抽象的な
Intelligent web inference model based facial micro emotion detection for media store playback using artificial feed forward neural network and facial coordinate matrix
Ashok Krishna EM, Dinakaran K
The problem of facial emotion detection has been approached by various methods in several articles but suffers from the problem of poor accuracy in detecting the facial emotion. The psychological condition of any human can be obtained by facial emotions or facial reactions, which helps to solve various problems. To solve the issue of facial emotion detection, in this paper an intelligent fuzzification model is described which uses the artificial feed forward neural network and facial coordinate matrix. More than our previous methods, the proposed method considers the facial coordination matrix which stores the coordinate point of different facial components extracted at different facial emotions considered. The method extracts the facial features and computes various measures of facial features like eye size, lip sizes, nose size, and chin size.

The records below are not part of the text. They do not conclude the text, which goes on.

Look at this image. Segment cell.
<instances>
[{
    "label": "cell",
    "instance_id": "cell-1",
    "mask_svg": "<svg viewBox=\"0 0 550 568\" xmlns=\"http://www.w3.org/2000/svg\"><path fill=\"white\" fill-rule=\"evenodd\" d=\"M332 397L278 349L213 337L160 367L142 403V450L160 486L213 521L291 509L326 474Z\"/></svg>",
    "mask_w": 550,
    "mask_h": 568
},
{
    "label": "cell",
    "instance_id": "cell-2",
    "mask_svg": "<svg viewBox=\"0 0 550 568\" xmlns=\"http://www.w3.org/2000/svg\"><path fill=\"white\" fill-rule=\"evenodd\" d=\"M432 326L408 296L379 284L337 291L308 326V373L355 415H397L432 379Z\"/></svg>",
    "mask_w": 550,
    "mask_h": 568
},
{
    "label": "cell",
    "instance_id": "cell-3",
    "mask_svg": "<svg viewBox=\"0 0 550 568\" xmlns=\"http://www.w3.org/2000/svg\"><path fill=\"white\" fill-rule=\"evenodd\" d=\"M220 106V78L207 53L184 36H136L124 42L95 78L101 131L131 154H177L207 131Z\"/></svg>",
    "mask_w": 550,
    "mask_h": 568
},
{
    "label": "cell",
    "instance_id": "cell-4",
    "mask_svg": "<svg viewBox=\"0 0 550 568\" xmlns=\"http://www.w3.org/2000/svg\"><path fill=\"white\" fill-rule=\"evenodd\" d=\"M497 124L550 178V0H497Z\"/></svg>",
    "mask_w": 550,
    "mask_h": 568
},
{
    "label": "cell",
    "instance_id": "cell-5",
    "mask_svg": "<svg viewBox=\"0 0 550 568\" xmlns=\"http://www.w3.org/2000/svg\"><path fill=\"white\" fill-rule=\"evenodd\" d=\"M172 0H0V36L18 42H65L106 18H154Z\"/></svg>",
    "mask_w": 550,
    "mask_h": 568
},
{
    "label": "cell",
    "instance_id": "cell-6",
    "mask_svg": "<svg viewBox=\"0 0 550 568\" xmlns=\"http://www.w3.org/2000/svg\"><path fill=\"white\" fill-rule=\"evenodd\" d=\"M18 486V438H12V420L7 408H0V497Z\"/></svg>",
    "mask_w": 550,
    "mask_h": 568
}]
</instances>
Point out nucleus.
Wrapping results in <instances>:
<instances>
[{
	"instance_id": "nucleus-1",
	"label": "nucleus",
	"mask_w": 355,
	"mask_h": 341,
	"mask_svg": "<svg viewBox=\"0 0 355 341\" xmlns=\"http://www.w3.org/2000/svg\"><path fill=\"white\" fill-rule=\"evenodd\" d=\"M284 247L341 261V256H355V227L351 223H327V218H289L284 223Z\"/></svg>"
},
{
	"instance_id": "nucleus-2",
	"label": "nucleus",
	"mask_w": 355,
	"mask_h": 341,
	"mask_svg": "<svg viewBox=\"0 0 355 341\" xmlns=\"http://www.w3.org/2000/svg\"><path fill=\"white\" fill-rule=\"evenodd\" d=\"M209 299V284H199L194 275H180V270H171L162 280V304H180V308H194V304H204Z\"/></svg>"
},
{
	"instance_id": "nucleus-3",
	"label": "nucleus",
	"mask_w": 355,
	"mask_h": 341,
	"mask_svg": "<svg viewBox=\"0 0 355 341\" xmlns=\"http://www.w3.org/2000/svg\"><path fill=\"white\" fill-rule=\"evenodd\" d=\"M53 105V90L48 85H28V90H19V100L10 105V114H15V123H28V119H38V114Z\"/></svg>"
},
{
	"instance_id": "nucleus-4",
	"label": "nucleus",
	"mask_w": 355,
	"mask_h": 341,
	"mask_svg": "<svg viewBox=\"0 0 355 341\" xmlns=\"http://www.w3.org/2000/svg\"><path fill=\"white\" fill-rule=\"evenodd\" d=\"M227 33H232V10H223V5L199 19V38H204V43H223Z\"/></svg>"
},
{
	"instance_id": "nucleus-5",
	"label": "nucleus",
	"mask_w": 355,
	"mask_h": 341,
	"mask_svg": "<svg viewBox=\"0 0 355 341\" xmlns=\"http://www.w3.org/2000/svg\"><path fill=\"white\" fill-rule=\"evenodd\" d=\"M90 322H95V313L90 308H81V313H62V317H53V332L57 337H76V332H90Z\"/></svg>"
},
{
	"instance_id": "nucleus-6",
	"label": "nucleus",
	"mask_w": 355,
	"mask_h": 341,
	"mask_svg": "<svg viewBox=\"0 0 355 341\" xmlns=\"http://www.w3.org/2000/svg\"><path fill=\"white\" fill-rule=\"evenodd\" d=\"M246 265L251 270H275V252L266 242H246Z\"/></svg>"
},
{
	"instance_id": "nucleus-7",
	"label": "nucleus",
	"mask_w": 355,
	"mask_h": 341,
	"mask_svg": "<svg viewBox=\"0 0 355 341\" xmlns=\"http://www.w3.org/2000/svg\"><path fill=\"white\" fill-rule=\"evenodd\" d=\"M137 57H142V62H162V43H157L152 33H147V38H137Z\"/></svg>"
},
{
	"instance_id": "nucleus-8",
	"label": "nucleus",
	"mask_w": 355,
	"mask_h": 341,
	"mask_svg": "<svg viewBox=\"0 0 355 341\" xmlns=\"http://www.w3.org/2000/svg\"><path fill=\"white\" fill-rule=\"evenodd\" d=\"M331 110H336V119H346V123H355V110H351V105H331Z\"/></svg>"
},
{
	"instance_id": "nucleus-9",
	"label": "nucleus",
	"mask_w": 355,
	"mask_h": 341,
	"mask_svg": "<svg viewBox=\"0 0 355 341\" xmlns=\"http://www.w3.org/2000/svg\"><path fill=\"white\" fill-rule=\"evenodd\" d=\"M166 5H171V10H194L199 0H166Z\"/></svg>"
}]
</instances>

With the above-mentioned features, the method extracts the coordinate points of skin at different emotional situations. The extracted features are used to construct the neural network and the feed forward model computes various measures by each neuron and forwards them to the next layer. At each layer, the neuron computes multi-variant emotion support for each facial emotion and forwards them to the next layer. Finally, a single emotion is selected according to the computed measure based on fuzzy approach. Identified emotion is used to play songs and videos from the media store available on the server. The proposed fuzzification based method improves the performance of facial emotion detection in micro level with more accuracy.